Quote Posted by polytourist97
This is the key difference I notice between the "writing" in SS2 and BS. In SS2 the logs exist primarily as a function of some intent the author had within their fictional world for the log, and secondarily as something the player encounters and garners information from. In BS the logs serve primarily as something for the player to encounter and derive information from, and the purpose for the logs' existence aside from that is often shady at best.
YES
Fafhrd on 22/1/2010 at 02:44
And Irrational admitted that that was their intent in their whole 'Saying yes to the player' presentation. The game world had to be about the Player, instead of a living world that the player interacts with.
Scots Taffer on 22/1/2010 at 03:35
Well, that inherently makes no fucking sense whatsoever.
Chade on 22/1/2010 at 03:40
Quote Posted by Fafhrd
And Irrational admitted that that was their intent in their whole 'Saying yes to the player' presentation. The game world had to be about the Player, instead of a living world that the player interacts with.
The game world
is about the player. The only reason any of you care about a living world in the first place is that you - yes you, the player - want to experience one. No one runs a game for the enjoyment of a couple of bytes of ram.
What Irrational were really saying is that players weren't finding their living world wasn't very compelling. So they gave up and did something else.
june gloom on 22/1/2010 at 04:39
And so it comes full circle- perfectly good games marred by idiotic focus groups.
Fafhrd on 22/1/2010 at 04:42
The game is about the player. There's no reason that the world the game takes place in has to be centred entirely around the player as well. And there's a strong argument to be made that to do that is detrimental to the player's enjoyment of the game. Especially when that game is ostensibly designed around exploring a decayed but living city.
Chade on 22/1/2010 at 05:29
My point is that Irrational is not saying what you think they are saying.
They didn't say open worlds necesarily result in poor user experiences. They said their open world resulted in a poor user experience.
Well, that's my interpretation anyway.
Silkworm on 24/1/2010 at 22:52
Quote Posted by Fafhrd
The
game is about the player. There's no reason that the world the game takes place in has to be centred entirely around the player as well.

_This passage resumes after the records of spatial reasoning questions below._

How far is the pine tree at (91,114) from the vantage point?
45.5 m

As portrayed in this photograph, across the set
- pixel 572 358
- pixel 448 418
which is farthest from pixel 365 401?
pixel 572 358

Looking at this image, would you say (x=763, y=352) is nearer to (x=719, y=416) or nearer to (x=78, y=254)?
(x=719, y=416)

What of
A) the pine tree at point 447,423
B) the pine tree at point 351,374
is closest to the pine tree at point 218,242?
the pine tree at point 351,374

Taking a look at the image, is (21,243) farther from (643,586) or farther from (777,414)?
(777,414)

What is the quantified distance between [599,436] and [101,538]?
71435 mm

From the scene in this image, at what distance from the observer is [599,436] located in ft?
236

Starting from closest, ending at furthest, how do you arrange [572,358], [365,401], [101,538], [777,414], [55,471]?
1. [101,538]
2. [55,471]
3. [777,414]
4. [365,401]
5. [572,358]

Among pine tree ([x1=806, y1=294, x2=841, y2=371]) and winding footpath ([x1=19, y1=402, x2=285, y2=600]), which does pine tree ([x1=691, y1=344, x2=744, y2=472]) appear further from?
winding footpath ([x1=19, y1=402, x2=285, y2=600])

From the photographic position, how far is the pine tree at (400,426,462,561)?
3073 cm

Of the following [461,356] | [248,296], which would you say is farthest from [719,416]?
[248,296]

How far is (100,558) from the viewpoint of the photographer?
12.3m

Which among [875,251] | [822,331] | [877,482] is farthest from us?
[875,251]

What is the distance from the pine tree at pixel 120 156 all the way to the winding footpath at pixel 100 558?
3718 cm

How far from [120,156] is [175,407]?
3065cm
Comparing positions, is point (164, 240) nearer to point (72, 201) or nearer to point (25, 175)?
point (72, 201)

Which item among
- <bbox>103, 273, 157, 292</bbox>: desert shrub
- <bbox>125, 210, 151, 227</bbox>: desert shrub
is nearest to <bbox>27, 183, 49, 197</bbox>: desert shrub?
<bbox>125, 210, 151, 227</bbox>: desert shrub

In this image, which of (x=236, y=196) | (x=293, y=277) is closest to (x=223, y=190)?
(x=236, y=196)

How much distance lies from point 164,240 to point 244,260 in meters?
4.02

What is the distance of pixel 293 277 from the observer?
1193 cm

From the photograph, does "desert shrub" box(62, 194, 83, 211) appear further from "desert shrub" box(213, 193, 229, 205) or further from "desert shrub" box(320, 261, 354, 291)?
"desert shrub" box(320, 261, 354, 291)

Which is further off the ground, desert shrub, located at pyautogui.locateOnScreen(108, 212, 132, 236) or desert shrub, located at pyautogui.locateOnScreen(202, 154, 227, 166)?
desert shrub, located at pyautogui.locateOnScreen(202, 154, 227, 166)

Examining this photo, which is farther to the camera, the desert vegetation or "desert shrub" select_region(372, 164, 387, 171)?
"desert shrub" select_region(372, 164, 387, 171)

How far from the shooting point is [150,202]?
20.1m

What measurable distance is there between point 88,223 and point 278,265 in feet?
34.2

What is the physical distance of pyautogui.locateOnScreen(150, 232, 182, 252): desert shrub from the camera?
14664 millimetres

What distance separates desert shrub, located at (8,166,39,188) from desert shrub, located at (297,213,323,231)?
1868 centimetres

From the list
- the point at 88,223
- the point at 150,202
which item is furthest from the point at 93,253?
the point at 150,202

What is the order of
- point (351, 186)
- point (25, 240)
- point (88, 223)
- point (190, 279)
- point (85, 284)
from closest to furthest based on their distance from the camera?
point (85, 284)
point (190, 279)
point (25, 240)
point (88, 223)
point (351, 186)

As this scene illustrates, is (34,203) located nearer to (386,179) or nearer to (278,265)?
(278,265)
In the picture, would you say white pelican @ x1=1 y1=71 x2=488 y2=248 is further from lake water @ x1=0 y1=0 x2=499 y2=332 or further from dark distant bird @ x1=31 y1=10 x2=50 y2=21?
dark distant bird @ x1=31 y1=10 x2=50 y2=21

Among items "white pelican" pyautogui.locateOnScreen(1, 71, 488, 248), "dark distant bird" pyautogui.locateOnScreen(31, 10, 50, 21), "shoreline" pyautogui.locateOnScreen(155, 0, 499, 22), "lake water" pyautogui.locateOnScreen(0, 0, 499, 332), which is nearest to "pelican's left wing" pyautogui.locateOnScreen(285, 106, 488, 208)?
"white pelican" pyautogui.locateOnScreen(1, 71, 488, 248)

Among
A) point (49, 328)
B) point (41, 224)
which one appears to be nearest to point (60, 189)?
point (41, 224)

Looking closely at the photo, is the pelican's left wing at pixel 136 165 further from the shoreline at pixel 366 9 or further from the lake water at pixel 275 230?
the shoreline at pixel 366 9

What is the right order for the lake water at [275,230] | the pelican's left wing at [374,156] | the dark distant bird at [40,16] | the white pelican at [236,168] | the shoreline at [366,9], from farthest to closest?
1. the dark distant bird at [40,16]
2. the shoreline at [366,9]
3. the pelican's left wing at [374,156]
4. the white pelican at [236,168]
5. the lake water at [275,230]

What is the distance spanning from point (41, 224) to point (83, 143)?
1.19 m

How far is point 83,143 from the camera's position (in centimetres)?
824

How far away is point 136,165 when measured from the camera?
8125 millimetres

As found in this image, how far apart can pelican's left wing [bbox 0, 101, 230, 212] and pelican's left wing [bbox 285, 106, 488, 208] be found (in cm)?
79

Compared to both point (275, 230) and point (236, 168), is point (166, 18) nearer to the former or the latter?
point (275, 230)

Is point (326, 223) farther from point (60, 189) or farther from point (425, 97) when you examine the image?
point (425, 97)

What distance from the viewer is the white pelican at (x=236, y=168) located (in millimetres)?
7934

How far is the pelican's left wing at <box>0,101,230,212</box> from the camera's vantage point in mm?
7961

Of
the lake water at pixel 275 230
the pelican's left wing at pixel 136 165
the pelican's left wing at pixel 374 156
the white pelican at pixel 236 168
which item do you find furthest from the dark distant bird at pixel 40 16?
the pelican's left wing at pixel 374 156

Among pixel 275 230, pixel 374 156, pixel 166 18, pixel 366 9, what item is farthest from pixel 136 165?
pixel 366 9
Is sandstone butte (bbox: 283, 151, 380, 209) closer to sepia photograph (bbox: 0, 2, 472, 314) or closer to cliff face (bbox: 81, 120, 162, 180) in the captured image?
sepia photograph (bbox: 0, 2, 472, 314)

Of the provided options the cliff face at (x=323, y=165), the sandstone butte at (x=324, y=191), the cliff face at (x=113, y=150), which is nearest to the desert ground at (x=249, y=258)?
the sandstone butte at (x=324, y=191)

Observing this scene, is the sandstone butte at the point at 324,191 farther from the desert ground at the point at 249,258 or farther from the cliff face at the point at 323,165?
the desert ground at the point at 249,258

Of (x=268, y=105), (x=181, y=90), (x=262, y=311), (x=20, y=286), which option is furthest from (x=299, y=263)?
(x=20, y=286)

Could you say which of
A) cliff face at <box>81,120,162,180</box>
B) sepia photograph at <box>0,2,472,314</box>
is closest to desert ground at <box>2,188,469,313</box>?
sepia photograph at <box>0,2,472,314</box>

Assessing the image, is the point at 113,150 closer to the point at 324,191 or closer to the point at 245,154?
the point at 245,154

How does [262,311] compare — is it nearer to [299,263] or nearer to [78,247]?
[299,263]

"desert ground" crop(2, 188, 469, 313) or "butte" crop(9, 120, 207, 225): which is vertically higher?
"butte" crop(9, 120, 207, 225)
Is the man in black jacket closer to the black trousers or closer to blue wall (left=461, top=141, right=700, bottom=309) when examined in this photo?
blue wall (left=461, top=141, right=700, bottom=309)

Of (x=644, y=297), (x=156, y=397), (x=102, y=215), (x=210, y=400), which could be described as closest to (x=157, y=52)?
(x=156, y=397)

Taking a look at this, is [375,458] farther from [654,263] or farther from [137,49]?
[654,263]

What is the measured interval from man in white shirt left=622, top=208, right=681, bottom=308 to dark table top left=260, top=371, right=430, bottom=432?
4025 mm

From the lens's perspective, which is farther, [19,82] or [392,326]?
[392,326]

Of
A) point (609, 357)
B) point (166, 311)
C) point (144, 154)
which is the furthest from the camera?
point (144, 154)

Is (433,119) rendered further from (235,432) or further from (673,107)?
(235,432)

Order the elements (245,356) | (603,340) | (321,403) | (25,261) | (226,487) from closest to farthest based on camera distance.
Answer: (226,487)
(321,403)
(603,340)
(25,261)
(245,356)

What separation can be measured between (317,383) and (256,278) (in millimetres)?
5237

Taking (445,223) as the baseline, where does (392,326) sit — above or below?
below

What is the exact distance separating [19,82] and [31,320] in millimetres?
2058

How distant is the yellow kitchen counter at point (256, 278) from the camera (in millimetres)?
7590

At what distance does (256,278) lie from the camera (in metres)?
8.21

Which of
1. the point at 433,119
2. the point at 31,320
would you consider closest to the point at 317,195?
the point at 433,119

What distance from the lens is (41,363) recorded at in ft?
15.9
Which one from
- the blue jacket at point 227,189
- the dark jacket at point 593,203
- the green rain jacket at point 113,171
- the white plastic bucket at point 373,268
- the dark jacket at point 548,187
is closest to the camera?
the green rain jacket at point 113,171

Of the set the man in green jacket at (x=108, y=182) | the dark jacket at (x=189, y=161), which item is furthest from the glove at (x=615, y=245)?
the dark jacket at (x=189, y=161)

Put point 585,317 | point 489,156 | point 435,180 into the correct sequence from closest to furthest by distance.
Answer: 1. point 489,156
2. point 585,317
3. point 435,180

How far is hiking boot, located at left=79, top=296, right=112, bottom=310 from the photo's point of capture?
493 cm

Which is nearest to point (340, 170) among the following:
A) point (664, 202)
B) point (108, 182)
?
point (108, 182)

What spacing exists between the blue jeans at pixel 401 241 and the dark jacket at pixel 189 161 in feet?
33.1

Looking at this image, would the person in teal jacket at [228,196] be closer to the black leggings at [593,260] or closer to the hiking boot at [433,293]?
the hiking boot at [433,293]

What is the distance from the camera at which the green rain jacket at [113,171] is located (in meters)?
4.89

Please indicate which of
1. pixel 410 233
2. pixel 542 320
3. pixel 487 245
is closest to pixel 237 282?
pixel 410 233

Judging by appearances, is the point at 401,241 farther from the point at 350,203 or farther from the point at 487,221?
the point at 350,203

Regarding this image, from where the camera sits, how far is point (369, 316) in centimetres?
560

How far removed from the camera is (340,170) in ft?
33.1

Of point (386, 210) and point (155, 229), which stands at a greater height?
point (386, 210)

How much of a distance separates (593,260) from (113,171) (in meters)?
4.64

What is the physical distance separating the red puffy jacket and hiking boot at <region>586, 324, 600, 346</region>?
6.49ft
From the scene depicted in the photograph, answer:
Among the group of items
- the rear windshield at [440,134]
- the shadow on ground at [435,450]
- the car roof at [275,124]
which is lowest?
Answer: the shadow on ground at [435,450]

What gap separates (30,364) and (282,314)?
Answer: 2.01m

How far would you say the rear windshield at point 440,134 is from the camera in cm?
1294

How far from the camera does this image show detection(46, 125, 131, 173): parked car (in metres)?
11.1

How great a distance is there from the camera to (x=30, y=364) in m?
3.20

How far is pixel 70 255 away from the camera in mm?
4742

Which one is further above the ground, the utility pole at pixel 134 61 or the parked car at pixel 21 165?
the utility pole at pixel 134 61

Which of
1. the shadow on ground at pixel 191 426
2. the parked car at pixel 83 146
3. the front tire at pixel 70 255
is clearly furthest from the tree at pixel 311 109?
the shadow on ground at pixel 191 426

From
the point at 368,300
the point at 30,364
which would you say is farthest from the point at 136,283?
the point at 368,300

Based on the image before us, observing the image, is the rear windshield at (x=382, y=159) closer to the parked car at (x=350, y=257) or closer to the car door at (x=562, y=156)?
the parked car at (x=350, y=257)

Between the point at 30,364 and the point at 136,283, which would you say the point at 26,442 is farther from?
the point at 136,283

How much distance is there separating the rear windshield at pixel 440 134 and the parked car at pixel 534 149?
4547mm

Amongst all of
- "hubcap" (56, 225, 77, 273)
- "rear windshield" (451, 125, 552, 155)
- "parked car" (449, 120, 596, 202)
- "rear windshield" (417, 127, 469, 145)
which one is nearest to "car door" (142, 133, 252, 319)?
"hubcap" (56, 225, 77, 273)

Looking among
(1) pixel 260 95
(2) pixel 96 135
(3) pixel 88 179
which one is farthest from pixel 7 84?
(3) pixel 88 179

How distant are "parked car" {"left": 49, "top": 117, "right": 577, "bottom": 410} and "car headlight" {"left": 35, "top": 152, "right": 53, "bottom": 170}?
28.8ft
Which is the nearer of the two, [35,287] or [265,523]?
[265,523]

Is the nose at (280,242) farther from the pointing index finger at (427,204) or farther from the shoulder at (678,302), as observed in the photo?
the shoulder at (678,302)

hit the nail on the head with a wrecking ball. Exactly.
Vraptor7 on 26/1/2010 at 18:09
(
http://irrationalgames.com/insider/five-cut-features/) New post on the site about 5 features that were cut from System Shock 2 and BioShock. Some we know about already, but there are other weird ones too:
Quote:
Biomechanical emphasis in BioShock
“Early on during BioShock’s development, we went through a phase that placed much more emphasis on biotechnology,” says designer Alexx Kay. “Audio logs, instead of being tape recorders, would be squishy, organic things, with lips and ears. Machines that seemed mechanical on the surface would actually have mutated humans operating them behind the scenes — something that players would only come to realize partway through the game. There is a small remnant of this notion in the hacking mini-game; originally, the fiction behind it was that you were increasing the flow of Adam to this addicted, mutated slave, and he was giving you extra benefits in gratitude.
ZylonBane on 26/1/2010 at 19:44
It's amusing that of all the problems they list with BioShock's atmospheric pressure system, the one they always leave off is that it wouldn't have been any fun.
Actually, it's kind of sad that almost every interesting idea they had for Bioshock ended up getting tossed, leaving the generic FPS we ended up with.